Why a Human (Or Group of Humans) Might Create UnFriendly AI Halfway On Purpose

ChrisHallquist

First, some quotes from Eliezer's contributions to the Global Catastrophic Risks anthology. First, from Cognitive biases potentially affecting judgement of global risks:

All else being equal, not many people would prefer to destroy the world. Even faceless corporations,meddling governments, reckless scientists, and other agents of doom, require a world in which to achieve their goals of profit, order, tenure, or other villainies. If our extinction proceeds slowly enough to allow a moment of horrified realization, the doers of the deed will likely be quite taken aback on realizing that they have actually destroyed the world. Therefore I suggest that if the Earth is destroyed, it will probably be by mistake.

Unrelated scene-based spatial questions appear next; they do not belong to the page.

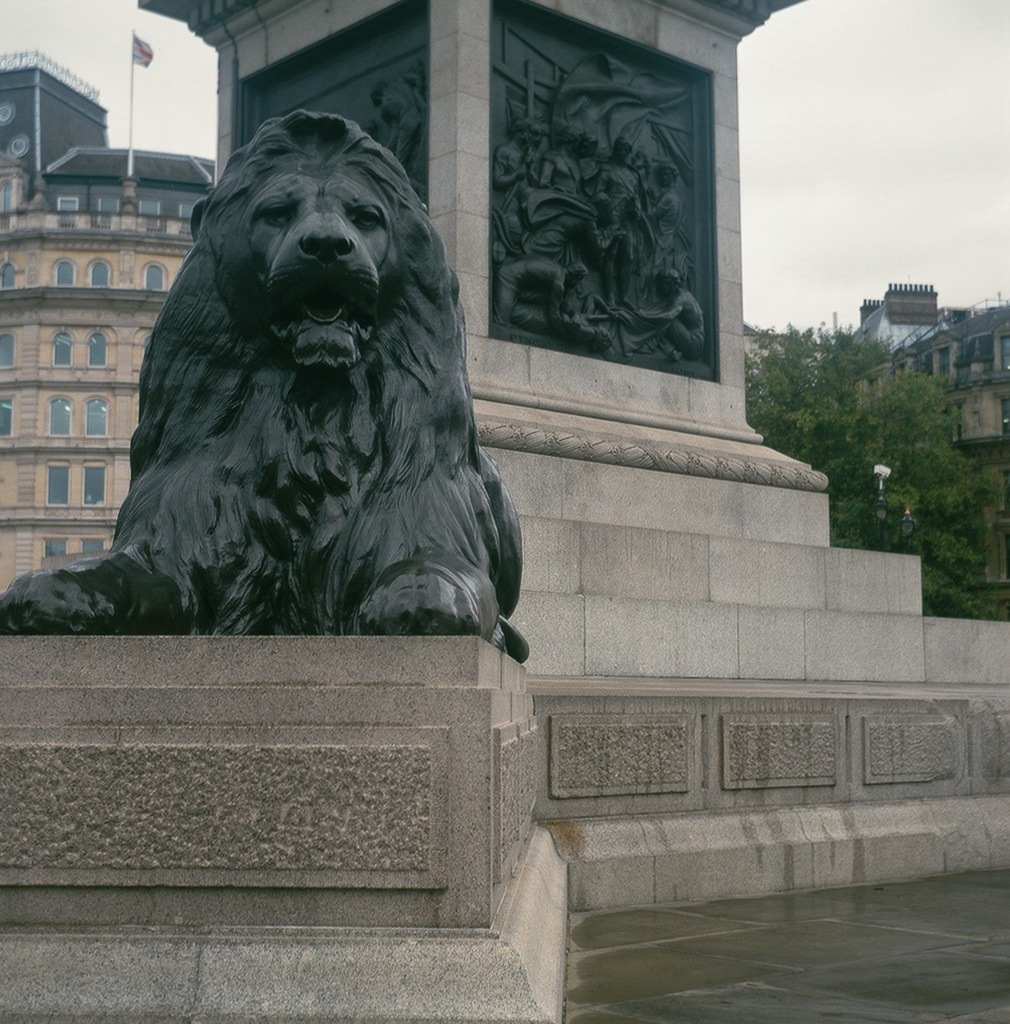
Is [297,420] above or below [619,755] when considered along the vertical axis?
above

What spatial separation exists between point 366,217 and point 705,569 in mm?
6336


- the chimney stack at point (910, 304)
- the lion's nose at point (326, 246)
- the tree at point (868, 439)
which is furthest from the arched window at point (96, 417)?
the lion's nose at point (326, 246)

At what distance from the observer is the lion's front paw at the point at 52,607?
3.94 meters

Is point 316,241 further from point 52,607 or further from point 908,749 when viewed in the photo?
point 908,749

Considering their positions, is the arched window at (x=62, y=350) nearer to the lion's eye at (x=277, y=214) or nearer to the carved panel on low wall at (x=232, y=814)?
the lion's eye at (x=277, y=214)

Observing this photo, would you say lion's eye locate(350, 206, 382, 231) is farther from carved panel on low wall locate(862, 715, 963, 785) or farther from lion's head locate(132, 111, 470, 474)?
carved panel on low wall locate(862, 715, 963, 785)

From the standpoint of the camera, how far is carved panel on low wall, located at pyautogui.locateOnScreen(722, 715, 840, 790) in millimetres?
7027

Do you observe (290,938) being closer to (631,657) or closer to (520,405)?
(631,657)

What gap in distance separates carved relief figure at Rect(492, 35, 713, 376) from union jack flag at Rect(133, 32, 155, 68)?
4213 centimetres

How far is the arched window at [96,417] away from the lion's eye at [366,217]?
186 ft

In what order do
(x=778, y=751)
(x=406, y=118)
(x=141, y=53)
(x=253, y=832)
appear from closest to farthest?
(x=253, y=832), (x=778, y=751), (x=406, y=118), (x=141, y=53)

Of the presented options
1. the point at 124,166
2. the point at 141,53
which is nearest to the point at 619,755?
the point at 141,53

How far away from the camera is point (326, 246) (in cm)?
417

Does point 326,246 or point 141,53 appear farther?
point 141,53
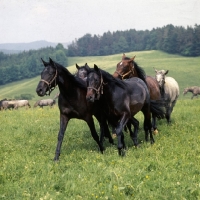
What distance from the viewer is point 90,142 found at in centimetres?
1059

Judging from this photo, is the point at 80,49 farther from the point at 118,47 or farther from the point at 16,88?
the point at 16,88

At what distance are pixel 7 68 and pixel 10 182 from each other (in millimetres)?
119929

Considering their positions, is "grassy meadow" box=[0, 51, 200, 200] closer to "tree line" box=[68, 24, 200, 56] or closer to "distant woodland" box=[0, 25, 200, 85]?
"distant woodland" box=[0, 25, 200, 85]

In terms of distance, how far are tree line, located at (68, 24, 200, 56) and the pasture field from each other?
104701mm

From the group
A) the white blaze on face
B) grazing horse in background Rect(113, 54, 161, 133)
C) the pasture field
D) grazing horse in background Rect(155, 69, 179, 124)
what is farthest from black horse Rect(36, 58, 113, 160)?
the white blaze on face

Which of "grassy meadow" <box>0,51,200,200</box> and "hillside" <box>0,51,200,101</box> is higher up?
"grassy meadow" <box>0,51,200,200</box>

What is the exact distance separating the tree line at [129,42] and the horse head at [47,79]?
10621 cm

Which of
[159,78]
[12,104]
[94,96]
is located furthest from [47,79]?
[12,104]

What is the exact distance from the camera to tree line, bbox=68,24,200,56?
112 metres

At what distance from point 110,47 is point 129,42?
11.3 metres

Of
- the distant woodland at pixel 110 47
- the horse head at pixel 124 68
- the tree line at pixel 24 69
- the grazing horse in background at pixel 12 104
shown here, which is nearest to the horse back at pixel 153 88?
the horse head at pixel 124 68

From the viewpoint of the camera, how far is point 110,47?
14200 centimetres

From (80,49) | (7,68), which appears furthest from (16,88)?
(80,49)

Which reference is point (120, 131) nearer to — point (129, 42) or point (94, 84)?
point (94, 84)
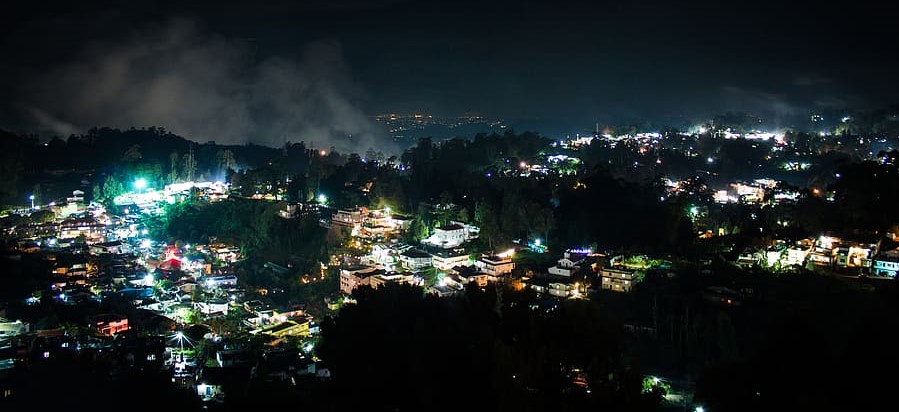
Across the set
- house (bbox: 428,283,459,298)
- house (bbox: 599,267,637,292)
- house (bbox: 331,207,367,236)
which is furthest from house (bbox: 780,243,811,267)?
house (bbox: 331,207,367,236)

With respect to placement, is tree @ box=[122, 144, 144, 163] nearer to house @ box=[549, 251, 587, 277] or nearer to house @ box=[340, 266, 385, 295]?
house @ box=[340, 266, 385, 295]

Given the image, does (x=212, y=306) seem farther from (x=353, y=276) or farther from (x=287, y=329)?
(x=353, y=276)

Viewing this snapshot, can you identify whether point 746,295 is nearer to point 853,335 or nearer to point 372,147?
point 853,335

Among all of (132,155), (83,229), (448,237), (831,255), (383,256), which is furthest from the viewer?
(132,155)

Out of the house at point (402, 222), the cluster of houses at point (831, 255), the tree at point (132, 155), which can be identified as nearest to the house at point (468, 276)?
the house at point (402, 222)

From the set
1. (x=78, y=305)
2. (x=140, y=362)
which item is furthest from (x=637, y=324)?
(x=78, y=305)


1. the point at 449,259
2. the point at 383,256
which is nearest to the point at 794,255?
the point at 449,259
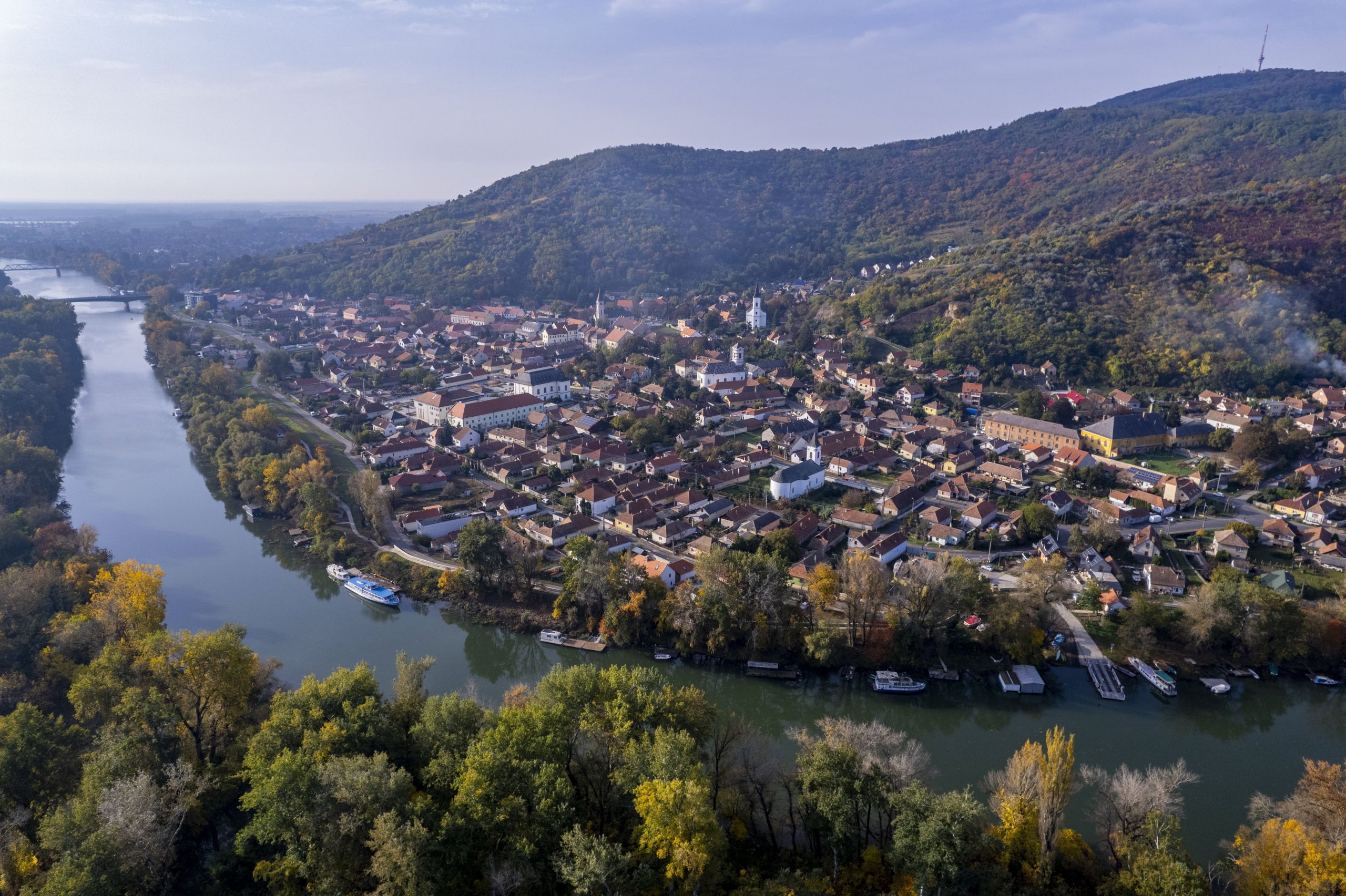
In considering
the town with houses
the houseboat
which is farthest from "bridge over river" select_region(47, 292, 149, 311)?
the houseboat

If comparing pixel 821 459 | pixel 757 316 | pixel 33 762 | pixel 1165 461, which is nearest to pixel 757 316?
pixel 757 316

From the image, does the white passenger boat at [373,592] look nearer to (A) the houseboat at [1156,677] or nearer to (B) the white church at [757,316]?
(A) the houseboat at [1156,677]

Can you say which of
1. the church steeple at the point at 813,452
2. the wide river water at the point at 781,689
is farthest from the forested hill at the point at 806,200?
the wide river water at the point at 781,689

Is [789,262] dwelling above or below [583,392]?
above

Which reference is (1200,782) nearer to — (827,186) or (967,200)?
(967,200)

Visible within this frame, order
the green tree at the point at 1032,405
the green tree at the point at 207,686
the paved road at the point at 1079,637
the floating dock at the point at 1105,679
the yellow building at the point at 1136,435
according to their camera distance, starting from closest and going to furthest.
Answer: the green tree at the point at 207,686 → the floating dock at the point at 1105,679 → the paved road at the point at 1079,637 → the yellow building at the point at 1136,435 → the green tree at the point at 1032,405

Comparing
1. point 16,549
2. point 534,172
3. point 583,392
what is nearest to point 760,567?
point 16,549

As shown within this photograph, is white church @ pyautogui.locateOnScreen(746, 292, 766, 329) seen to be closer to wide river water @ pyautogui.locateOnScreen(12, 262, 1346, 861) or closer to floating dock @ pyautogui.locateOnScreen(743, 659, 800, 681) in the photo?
wide river water @ pyautogui.locateOnScreen(12, 262, 1346, 861)
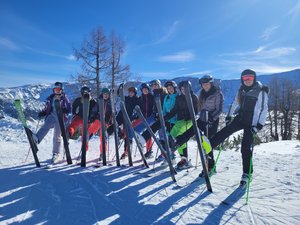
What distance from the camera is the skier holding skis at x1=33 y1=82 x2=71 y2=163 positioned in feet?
24.7

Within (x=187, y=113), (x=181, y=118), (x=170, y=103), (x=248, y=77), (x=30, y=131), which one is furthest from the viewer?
(x=170, y=103)

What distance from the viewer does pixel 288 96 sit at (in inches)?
1528

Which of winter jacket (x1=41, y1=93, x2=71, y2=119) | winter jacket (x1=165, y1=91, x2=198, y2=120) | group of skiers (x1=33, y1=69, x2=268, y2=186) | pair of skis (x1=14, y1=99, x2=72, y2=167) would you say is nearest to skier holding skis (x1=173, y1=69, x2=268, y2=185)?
group of skiers (x1=33, y1=69, x2=268, y2=186)

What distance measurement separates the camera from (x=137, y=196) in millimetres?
4617

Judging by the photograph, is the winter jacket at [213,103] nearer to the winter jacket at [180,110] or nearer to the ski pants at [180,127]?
the winter jacket at [180,110]

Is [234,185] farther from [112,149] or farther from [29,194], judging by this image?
[112,149]

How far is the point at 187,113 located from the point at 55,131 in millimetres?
3655

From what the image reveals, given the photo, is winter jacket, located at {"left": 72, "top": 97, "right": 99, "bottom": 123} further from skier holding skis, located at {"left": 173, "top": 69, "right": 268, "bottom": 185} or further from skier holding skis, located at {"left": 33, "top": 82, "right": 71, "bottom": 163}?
skier holding skis, located at {"left": 173, "top": 69, "right": 268, "bottom": 185}

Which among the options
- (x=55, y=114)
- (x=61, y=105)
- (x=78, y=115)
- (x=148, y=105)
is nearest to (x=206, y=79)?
(x=148, y=105)

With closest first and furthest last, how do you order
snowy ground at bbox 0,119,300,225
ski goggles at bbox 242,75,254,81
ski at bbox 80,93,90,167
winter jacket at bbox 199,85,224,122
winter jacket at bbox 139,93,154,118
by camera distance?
snowy ground at bbox 0,119,300,225 < ski goggles at bbox 242,75,254,81 < winter jacket at bbox 199,85,224,122 < ski at bbox 80,93,90,167 < winter jacket at bbox 139,93,154,118

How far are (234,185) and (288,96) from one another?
38198 mm

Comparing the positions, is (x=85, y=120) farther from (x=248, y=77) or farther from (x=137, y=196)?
(x=248, y=77)

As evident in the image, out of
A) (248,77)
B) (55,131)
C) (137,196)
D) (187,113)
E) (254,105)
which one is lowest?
(137,196)

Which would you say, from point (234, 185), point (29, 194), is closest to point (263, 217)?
point (234, 185)
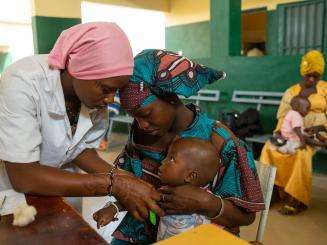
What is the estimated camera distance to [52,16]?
6.52 metres

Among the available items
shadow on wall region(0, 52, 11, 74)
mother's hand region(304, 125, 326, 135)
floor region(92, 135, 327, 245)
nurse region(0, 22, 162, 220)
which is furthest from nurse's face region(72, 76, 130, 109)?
shadow on wall region(0, 52, 11, 74)

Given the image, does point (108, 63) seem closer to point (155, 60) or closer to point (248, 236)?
point (155, 60)

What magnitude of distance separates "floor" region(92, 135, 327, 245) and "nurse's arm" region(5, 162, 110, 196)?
2.28m

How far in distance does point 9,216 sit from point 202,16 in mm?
7975

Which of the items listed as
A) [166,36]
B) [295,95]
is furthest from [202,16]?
[295,95]

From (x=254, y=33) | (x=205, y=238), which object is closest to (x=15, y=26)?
(x=254, y=33)

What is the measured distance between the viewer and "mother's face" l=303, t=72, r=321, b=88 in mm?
3943

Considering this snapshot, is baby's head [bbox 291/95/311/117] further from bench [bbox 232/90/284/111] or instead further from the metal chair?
the metal chair

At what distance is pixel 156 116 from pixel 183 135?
0.18 meters

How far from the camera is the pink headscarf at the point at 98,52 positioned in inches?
51.7

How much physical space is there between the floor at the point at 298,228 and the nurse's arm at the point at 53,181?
2284mm

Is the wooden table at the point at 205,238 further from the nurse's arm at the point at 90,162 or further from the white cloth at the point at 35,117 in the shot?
the nurse's arm at the point at 90,162

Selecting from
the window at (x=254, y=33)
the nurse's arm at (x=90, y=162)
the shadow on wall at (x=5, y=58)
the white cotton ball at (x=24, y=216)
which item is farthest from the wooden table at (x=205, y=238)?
the shadow on wall at (x=5, y=58)

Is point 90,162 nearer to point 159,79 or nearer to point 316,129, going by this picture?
point 159,79
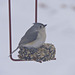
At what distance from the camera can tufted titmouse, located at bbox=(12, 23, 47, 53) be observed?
1.50 meters

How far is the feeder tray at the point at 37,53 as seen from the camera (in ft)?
5.06

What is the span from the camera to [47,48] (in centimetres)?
157

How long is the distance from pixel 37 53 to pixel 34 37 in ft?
0.30

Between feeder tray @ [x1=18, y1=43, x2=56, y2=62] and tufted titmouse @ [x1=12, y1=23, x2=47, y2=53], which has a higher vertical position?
tufted titmouse @ [x1=12, y1=23, x2=47, y2=53]

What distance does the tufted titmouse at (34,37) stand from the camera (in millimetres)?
1500

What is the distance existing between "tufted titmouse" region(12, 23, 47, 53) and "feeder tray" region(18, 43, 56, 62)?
40 mm

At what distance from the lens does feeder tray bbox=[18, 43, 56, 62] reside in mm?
1541

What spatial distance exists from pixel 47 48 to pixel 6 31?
35.5 inches

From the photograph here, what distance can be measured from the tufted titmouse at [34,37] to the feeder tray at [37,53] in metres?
0.04

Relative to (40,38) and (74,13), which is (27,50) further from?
(74,13)

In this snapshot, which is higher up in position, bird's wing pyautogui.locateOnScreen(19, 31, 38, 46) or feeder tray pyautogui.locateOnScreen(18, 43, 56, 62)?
bird's wing pyautogui.locateOnScreen(19, 31, 38, 46)

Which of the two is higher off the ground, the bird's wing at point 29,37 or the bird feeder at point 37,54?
the bird's wing at point 29,37

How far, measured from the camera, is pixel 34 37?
1508 mm

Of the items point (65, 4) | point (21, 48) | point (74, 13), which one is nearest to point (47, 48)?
point (21, 48)
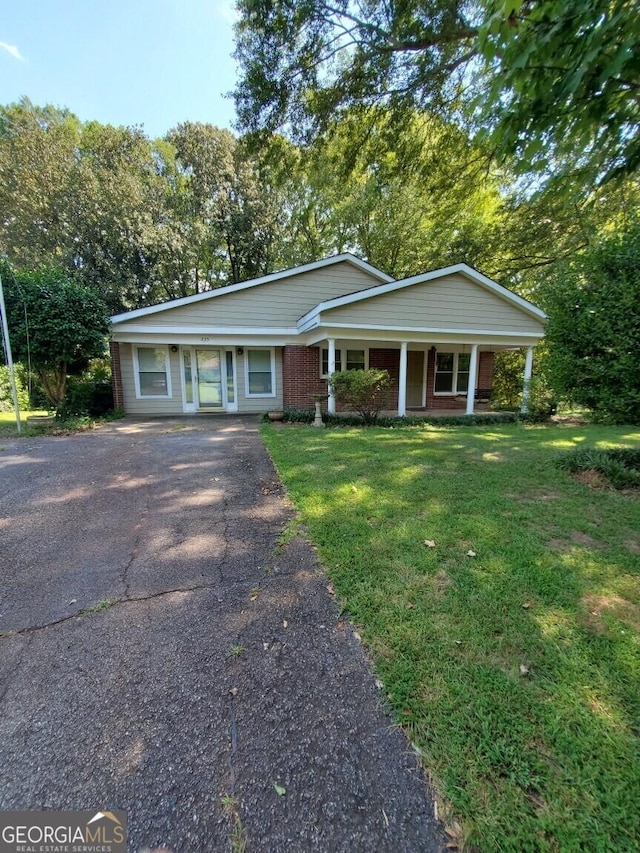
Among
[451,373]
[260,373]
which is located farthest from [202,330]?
[451,373]

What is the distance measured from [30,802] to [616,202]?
14.5 m

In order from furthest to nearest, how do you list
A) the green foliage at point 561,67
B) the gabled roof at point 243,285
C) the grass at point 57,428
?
the gabled roof at point 243,285 < the grass at point 57,428 < the green foliage at point 561,67

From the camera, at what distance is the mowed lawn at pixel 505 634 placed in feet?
4.52

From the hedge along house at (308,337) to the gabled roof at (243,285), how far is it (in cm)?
3

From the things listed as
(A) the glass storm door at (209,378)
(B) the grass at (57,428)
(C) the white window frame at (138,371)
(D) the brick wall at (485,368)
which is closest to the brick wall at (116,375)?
(C) the white window frame at (138,371)

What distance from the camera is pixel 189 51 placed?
9.47 metres

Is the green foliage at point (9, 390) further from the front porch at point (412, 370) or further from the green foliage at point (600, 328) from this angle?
the green foliage at point (600, 328)

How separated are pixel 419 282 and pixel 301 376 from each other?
4.72 m

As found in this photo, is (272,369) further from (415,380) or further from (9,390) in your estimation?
(9,390)

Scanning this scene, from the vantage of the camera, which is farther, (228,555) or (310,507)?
(310,507)

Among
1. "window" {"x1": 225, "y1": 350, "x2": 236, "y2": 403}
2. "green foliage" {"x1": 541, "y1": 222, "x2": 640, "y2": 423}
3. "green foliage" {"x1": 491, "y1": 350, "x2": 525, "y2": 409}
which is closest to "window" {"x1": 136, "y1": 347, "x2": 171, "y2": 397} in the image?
"window" {"x1": 225, "y1": 350, "x2": 236, "y2": 403}

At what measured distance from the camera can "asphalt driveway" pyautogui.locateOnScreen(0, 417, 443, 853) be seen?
1371 mm

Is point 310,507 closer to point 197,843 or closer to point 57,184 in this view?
point 197,843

And from Artificial Intelligence as a Positive and Negative Factor in Global Risk:

We can therefore visualize a possible first-mover effect in superintelligence. The first mover effect is when the outcome for Earth-originating intelligent life depends primarily on the makeup of whichever mind first achieves some key threshold of intelligence - such as criticality of self-improvement. The two necessary assumptions are these:

• The first AI to surpass some key threshold (e.g. criticality of self-improvement), if unFriendly, can wipe out the human species.
• The first AI to surpass the same threshold, if Friendly, can prevent a hostile AI from coming into existence or from harming the human species; or find some other creative way to ensure the survival and prosperity of Earth-originating intelligent
life.

More than one scenario qualifies as a first-mover effect. Each of these examples reflects a different key threshold:

• Post-criticality, self-improvement reaches superintelligence on a timescale of weeks or less. AI projects are sufficiently sparse that no other AI achieves criticality before the first mover is powerful enough to overcome all opposition. The key threshold is criticality of recursive self-improvement.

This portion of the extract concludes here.